#### Required work
An image-free, word-for-word version of the records below is to be returned.

#### Data provided
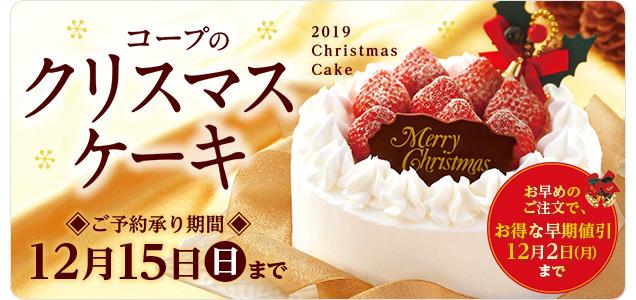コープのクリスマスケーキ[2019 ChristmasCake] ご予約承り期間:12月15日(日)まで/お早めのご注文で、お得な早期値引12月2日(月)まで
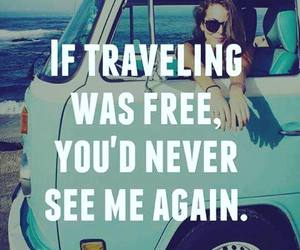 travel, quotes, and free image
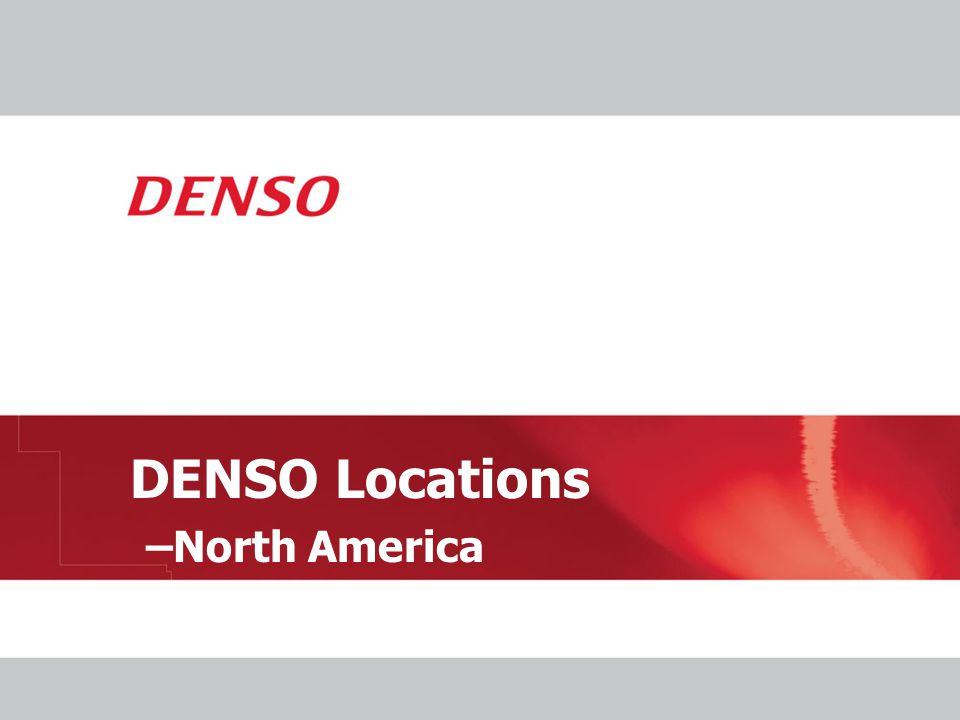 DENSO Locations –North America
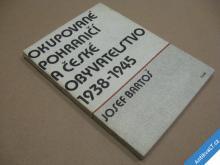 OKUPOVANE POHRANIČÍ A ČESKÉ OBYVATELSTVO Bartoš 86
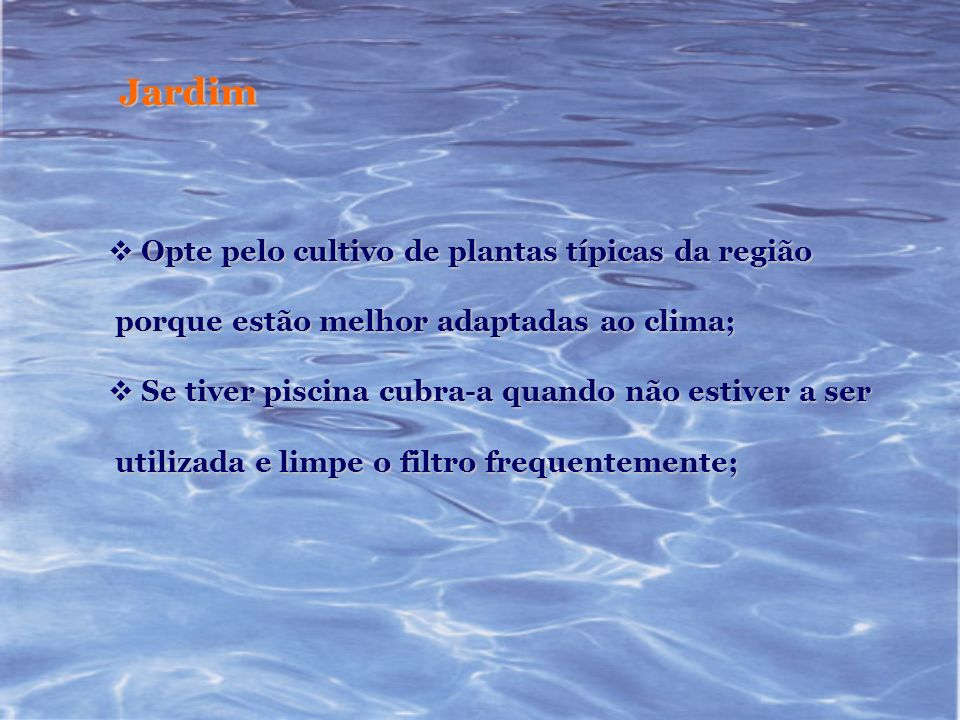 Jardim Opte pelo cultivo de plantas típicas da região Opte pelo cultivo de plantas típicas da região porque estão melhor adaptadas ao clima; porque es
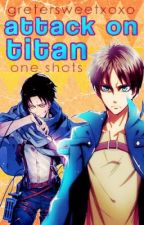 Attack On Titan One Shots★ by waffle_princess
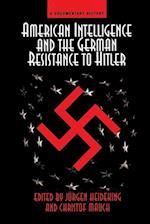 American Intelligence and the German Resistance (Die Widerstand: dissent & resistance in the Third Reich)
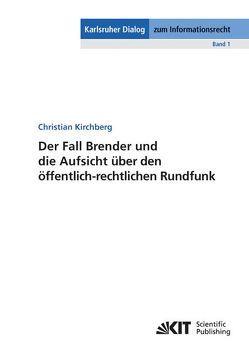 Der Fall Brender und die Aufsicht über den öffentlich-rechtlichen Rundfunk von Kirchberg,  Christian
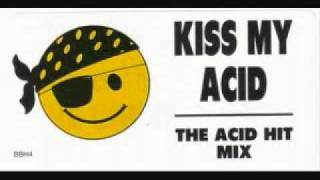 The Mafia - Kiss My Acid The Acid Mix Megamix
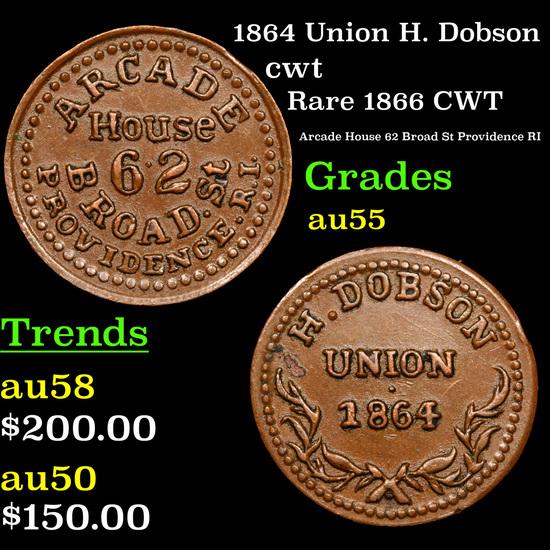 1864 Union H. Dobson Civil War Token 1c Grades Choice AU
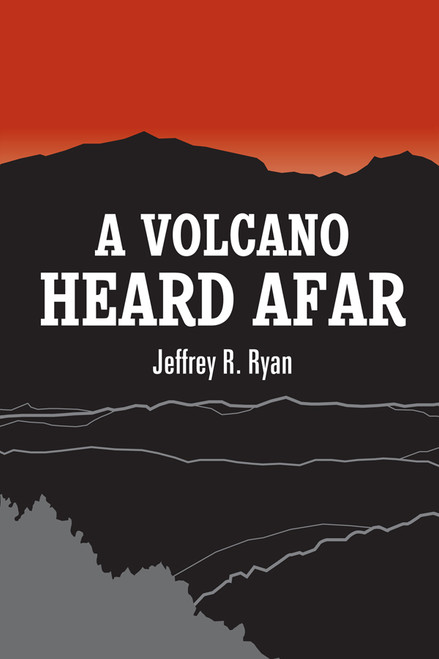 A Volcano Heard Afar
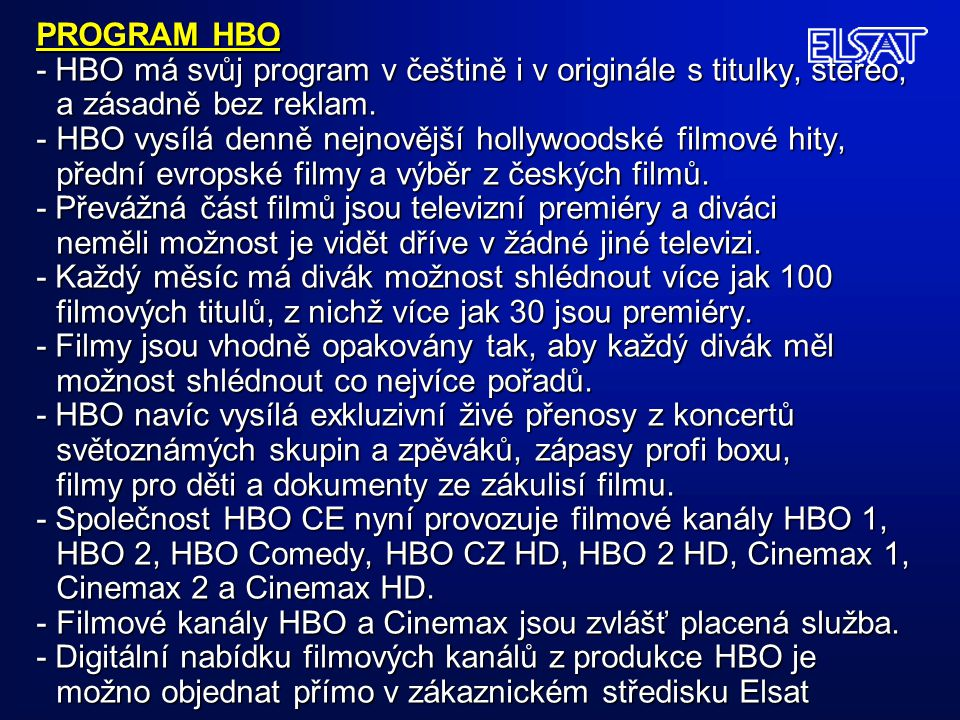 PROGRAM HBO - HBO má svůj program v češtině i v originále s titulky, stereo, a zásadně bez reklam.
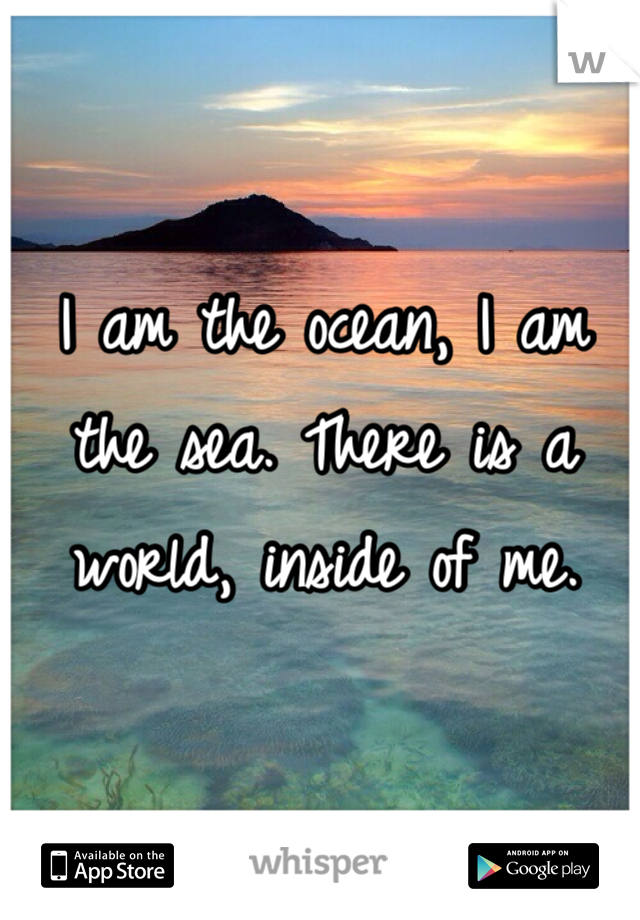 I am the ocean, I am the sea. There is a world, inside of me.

#### Result for this exercise
コープのクリスマスケーキ[2019 ChristmasCake] ご予約承り期間:12月15日(日)まで/お早めのご注文で、お得な早期値引12月2日(月)まで
 travel, quotes, and free image
 DENSO Locations –North America
 OKUPOVANE POHRANIČÍ A ČESKÉ OBYVATELSTVO Bartoš 86
 Jardim Opte pelo cultivo de plantas típicas da região Opte pelo cultivo de plantas típicas da região porque estão melhor adaptadas ao clima; porque es
 Attack On Titan One Shots★ by waffle_princess
 American Intelligence and the German Resistance (Die Widerstand: dissent & resistance in the Third Reich)
 Der Fall Brender und die Aufsicht über den öffentlich-rechtlichen Rundfunk von Kirchberg,  Christian
 The Mafia - Kiss My Acid The Acid Mix Megamix
 1864 Union H. Dobson Civil War Token 1c Grades Choice AU
 A Volcano Heard Afar
 PROGRAM HBO - HBO má svůj program v češtině i v originále s titulky, stereo, a zásadně bez reklam.
 I am the ocean, I am the sea. There is a world, inside of me.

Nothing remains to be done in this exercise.